**JOB**
Rewrite the records below with "mowed green lawn" changed to "freshly cut lawn" and everything else left as it is.

↓↓↓

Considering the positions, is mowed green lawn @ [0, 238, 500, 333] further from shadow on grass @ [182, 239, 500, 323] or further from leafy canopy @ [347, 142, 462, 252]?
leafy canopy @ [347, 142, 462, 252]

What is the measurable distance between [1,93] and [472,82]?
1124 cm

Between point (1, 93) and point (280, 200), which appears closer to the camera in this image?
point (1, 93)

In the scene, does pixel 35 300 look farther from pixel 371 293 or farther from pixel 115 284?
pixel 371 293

↑↑↑

**OUTPUT FOR THIS TASK**
Considering the positions, is freshly cut lawn @ [0, 238, 500, 333] further from shadow on grass @ [182, 239, 500, 323] or further from leafy canopy @ [347, 142, 462, 252]?
leafy canopy @ [347, 142, 462, 252]

What is the measurable distance between [1,93] and [472,82]?
1124 cm

Between point (1, 93) and point (280, 200), which appears closer to the camera in this image?
point (1, 93)

In the scene, does pixel 35 300 look farther from pixel 371 293 or farther from pixel 115 284?
pixel 371 293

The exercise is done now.